Streamlight: Check the current price

Comparative chart of Rechargeable Flashlights

Product Features

PeakPlus

Lighting Type: LED
Power Source: AAA Lithium-Ion Rechargeable (or 3 standard AAA batteries)
Recharging Method: External charger
Adjustability: 1-2000x Zoom Lens
Light Modes: 5 light modes
Extras: Adapter, charger
Material: Titanium

Anker Bolder LC40

Lighting Type: LED
Power Source: USB-charged Li-Ion
Recharging Method: USB
Adjustability: Light Modes Only
Light Modes: 5 light modes
Extras: Charging Cable
Material: Aircraft aluminum

STANLEY

Light with USB Power Charger
Lighting Type: LED
Power Source: USB-charged Li-Ion
Recharging Method: USB, 12v adapter, 120v adapter
Adjustability: Flashing panels
Light Modes: Flash, standard
Extras: None
Material: Steel, vulcanized rubber, dura-plastic.

Anker Super Bright Tactical Flashlight

Lighting Type: LED
Power Source: USB-charged Li-Ion or standard AA
Recharging Method: USB
Adjustability: Zoom
Light Modes: 5 flash modes
Extras: None
Material: Aircraft aluminum

Streamlight

Lighting Type: LED
Power Source: USB
Recharging Method: USB
Adjustability: Brightness
Light Modes: High and low modes
Extras: None
Material: Aircraft aluminum

FAQ

Can I make a rechargeable flashlight?
You can put rechargeable batteries in one.

How to repair these devices?
If it comes apart, just swap the battery or bulb out.

What’s the best for the money?
Probably the penlight.

What’s the brightest flashlight?
The Stanley.

What makes the best rechargeable flashlight?
Proper USB charging, hands down.

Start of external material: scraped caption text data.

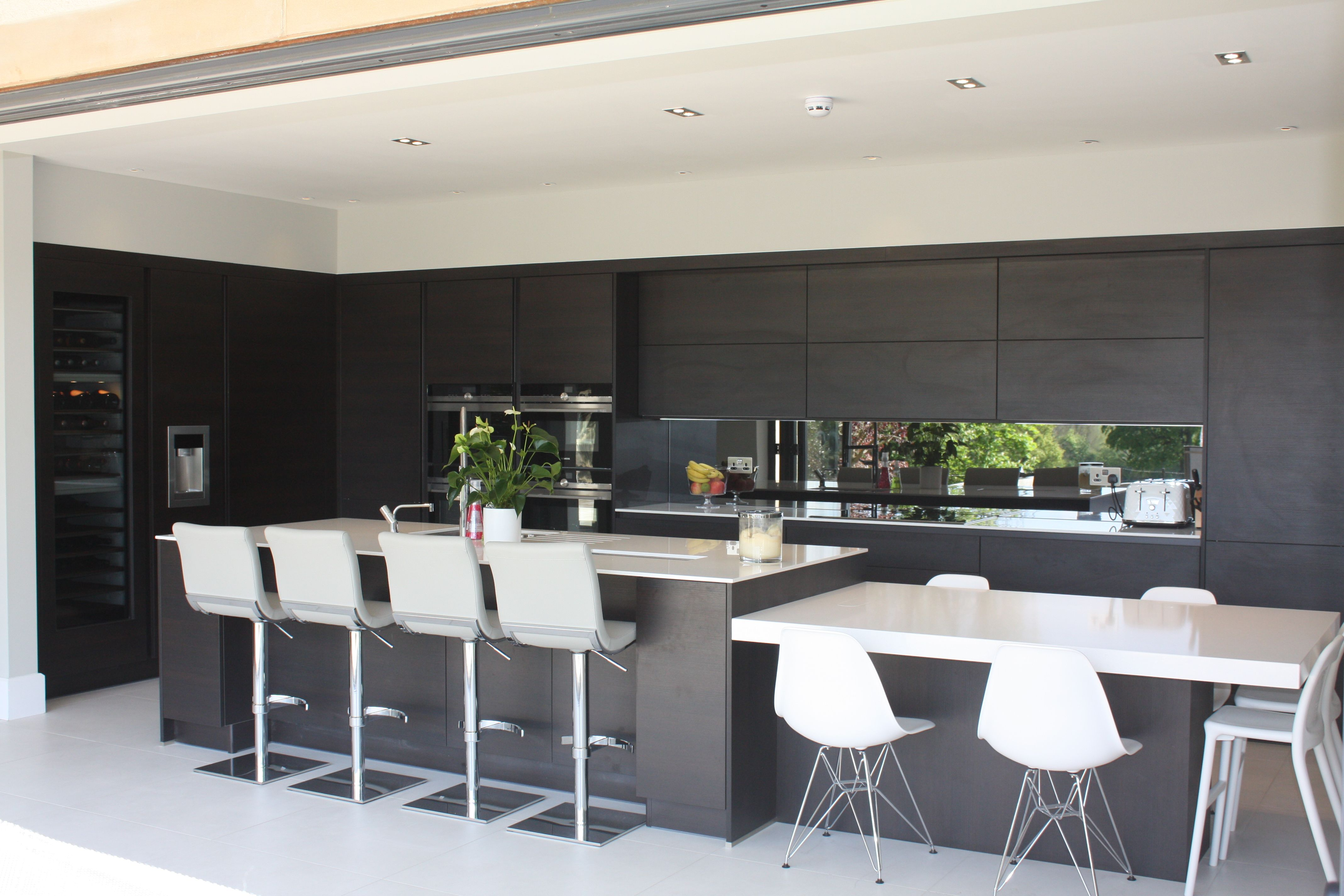 Dark Oak Contemporary Kitchen Diner
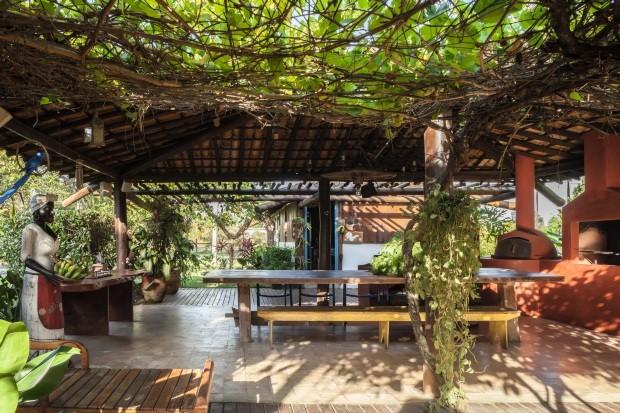 Casa de fazenda, em Feira de Santana. Projeto de Gilberbet e Cristina Chaves (Foto: Victor Affaro / Editora Globo)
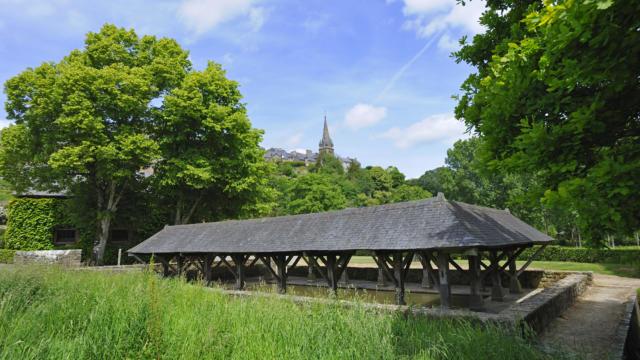 Becherel, Petite Cite de Caractere de Bretagne, est la ville choisie pour implanter le projet de l'association : La Cite du Livre.LavoirCite d'Art.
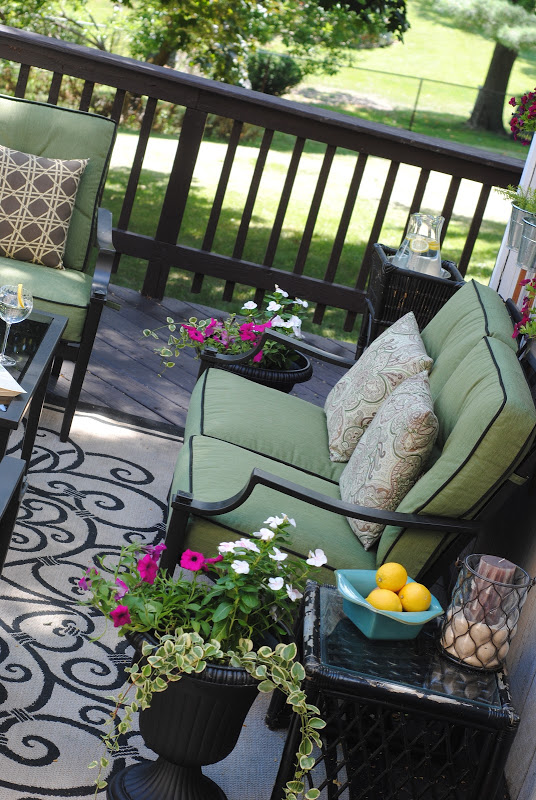 Outdoor Furniture and Deck Makeover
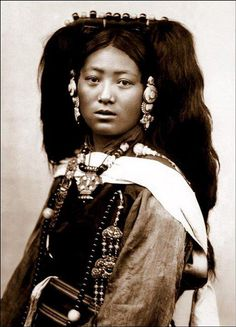Ema!  This Tibetan noble lady is such an impressive dakini or naldjorma as such.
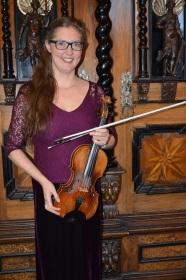 Konsertmästaren och violinisten Susanne Francett.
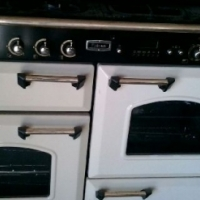 2 x gas stoves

A lot fail to get this right.

What’s your suggestion for home?
That penlight.

What’s the best for a truck? A car?
The second one on the list. It’s very balanced.

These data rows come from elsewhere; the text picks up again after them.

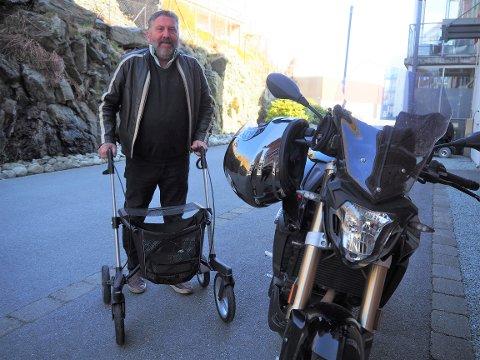 UVANLIG KOMBINASJON: Lars Egeland er avhengig av å bruke rullatoren for å komme seg på motorsykkeltur.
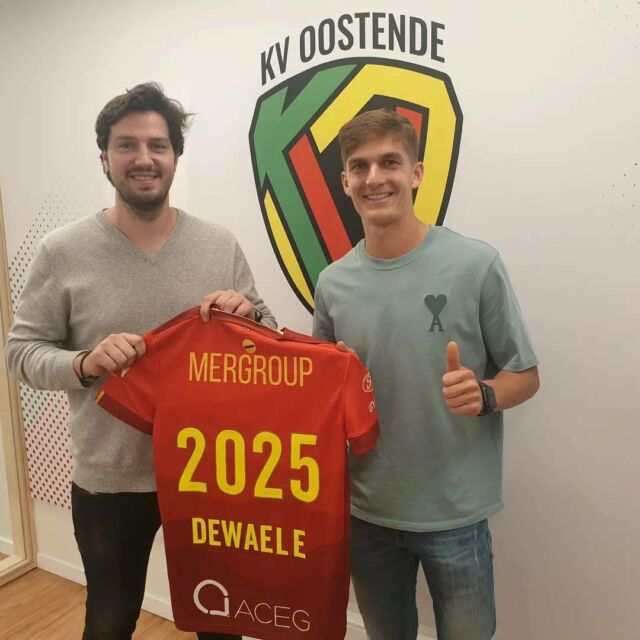 """Welcome @siebendewaele ! He joins from Anderlecht and signs til 2025.  He will be loaned out to @asnancylorraine for this season.   @gganaye : """"We already wanted to sign him in the beginning of the transfer window. He is a talented Belgian player with a lot of potential.""""  #dewaele #kvoostende #jpl #nancy"""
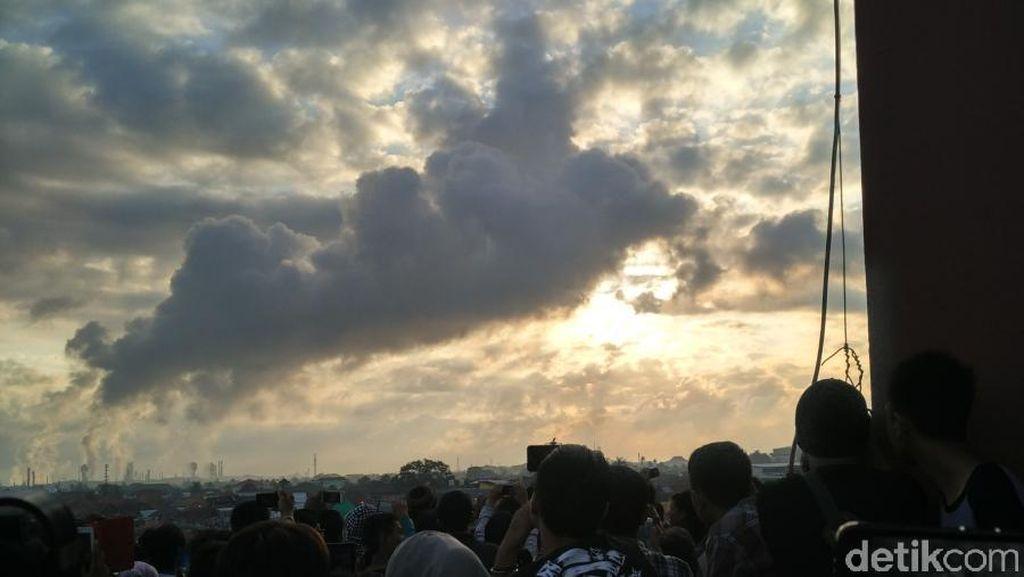 Penampakan Gerhana Matahari di Palembang yang Tertutup Kabut Asap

Which flashlights are used in law enforcement?
Military contract design, but the second one on the list is a lot like them.

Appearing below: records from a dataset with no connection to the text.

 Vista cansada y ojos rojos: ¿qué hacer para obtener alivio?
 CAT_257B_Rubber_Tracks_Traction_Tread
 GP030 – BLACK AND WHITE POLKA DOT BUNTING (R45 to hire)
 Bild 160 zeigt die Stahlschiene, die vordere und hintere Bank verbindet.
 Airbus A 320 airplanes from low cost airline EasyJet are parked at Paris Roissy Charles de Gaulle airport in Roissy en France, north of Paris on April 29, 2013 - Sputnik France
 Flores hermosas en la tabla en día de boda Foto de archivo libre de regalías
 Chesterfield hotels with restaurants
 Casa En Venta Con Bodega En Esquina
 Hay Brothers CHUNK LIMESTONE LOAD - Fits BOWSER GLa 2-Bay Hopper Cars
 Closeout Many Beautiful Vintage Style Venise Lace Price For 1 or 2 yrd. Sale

Are there any models of a flashlight with a laser pointer? If yes, can you recommend one?
I haven’t seen one with that feature sadly.

What’s the best with a magnet?
I’ve not seen one with a built-in magnet, but you could affix one to any of these.

Can you suggest a rechargeable flashlight with a USB port?
The second one or the penlight on this list are definite candidates?

Is there anything like a flashlight with radio?
I’m not sure how radio would help, so no.

Pros & Cons

Pros

  • Flashlights can save your life.
  • Good fallback if the power goes out.
  • Good for camping or hiking, or safety in dangerous places.
  • Good for scaring away animals.

Cons

  • Many of them badly implement the rechargeable feature.

Conclusion

All of these are decent flashlights, but it’s pretty obvious why rechargeable ones aren’t as widely-known as they could be. A lot of them don’t manage to implement it properly and expect you to just put a plain rechargeable AA/AAA battery in.

I would have said, a while back, that this was unfortunate, but those have gotten a lot better in recent years. I don’t like how it’s handled with a couple of these, but they’re still good flashlights, and perhaps the sleekness of other rechargeable implementations have spoiled me.